## Document text
*** Begin section ***

Chagas' Disease: Vectors

on 11.12.08 with 0 comments

The bugs are also known locally as “vinchucas” or “barbeiros”. The latter common name refers to the blood-sucking (since in the olden days the barber carried out blood letting as well as shaving). Of the approximately 120 vector species only about 7 are important. Each species has its own region of distribution:

  • Central America and northern South America: Triatoma dimidiata and Rhodnius prolixus

  • South America (south of 5 S): T. infestans, T. braziliensis, T. sordida, Panstrongylus megistus

The bugs mentioned here are the main vectors. Other bugs also play a part (Triatoma barberi [Mexico], Rhodnius pallescens [Panama and Colombia], T. phyllosoma group [Mexico] and T. protracta. Twelve species of triatomines are known to occur in the United States, the most important being Triatoma sanguisuga in the Eastern United States, Triatoma gerstaeckeri in the region of Texas and New Mexico, and Triatoma rubida and Triatoma protracta in Arizona and California. The bugs each have their own preferred biotopes. T. dimidiata, for example, is often found inside houses on the floor or the lower 150 cm of the walls or immediately outside in dung heaps, hollow trees, etc. In contrast, R. prolixus prefers to live in palm leaves either in the roof of the house or in the tree itself. In and around the house the bugs can feed on animals (e.g. dogs are important because they sleep at night, when the bugs are active). The vectors often live in chicken runs, but chickens themselves are not infected (they do eat bugs). During the day the insects hide in all kinds of cracks and crannies (importance of earthen or adobe walls) and in the roofing (straw, wood, etc). It can be seen immediately that the key word in Chagas’ disease is "poverty". These are insects which reproduce slowly and whose geographical spread is slow. Migration of bugs, by migrating birds for example, still needs to be studied. In view of these characteristics and the fact that the important vectors live around houses, they can easily be reached by eradication campaigns.

*** End section ***

## Your tasks
1) In the text on Chagas' disease vectors, where does Rhodnius prolixus prefer to live?
2) Resume the text on Chagas' disease vectors, picking up right after its final sentence.

## Provided data

*** Begin section ***

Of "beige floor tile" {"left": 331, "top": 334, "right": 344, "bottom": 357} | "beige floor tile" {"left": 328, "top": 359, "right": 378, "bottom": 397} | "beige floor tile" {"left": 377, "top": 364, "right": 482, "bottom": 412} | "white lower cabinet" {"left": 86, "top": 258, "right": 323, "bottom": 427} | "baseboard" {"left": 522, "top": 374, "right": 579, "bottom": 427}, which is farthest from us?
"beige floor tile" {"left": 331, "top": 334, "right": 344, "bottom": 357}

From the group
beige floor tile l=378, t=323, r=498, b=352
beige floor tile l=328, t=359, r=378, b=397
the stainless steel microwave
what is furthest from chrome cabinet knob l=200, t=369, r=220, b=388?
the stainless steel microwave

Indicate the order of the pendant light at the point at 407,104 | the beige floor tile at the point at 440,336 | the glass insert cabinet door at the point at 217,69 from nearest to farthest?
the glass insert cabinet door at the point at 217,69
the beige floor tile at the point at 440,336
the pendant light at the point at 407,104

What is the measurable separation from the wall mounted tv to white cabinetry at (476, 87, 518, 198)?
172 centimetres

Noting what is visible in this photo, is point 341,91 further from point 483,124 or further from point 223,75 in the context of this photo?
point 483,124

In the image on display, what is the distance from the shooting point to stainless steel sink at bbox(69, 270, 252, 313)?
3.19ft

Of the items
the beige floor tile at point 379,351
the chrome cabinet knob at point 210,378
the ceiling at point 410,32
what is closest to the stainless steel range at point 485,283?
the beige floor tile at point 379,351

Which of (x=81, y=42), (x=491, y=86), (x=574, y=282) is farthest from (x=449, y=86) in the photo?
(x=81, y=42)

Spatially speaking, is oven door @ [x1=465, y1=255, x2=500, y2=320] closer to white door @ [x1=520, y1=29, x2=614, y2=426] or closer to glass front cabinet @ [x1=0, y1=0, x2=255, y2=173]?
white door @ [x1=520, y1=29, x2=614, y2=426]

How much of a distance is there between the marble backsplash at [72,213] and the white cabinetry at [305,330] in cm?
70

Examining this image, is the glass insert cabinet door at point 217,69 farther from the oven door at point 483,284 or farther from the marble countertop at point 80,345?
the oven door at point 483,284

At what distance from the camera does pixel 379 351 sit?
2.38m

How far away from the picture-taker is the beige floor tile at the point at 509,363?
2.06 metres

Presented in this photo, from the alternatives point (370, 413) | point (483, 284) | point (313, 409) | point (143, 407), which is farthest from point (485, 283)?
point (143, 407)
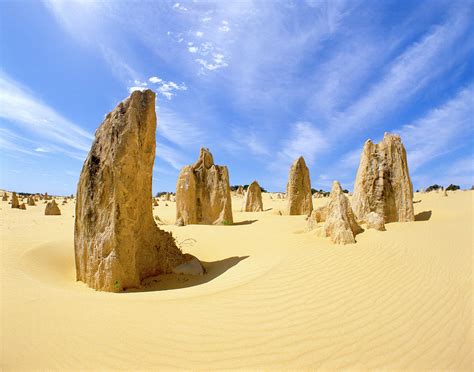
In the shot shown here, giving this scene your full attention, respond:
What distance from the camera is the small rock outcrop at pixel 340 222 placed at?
6922 millimetres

*** End section ***

## Exercise answers
1) It lives in palm leaves, either in the roof of the house or in the tree itself.

2)
The adult insects measure 2-3 cm. The front wings (hemi-elytra or hemelytra: "half wing sheath"[Gr. elytron = cover]), consist of a hardened foremost part (divided into corium and clavus) and a rearmost membranous part. This order is named "Hemi-ptera": "half-wings"[Gr. pteron = wing]) after their wing construction. The name Heteroptera is used for the suborder which includes the bugs, while the other Hemiptera are classified in the suborder Homoptera. Each species has a typical morphology and colour pattern which includes connexival markings. The latter are markings (red, orange, yellow) of the lateral edges of the abdominal tergites [Lat. “tergum” = back; tergite = sclerosed dorsal segment]. They are visible because the wings are folded over each other so that the back is not fully covered. Naturally the identification of bugs is very important in the evaluation of vector control programmes. Differentiation between re-infestation from neighbouring areas or insufficient local control can be made by genetic analysis of the bugs.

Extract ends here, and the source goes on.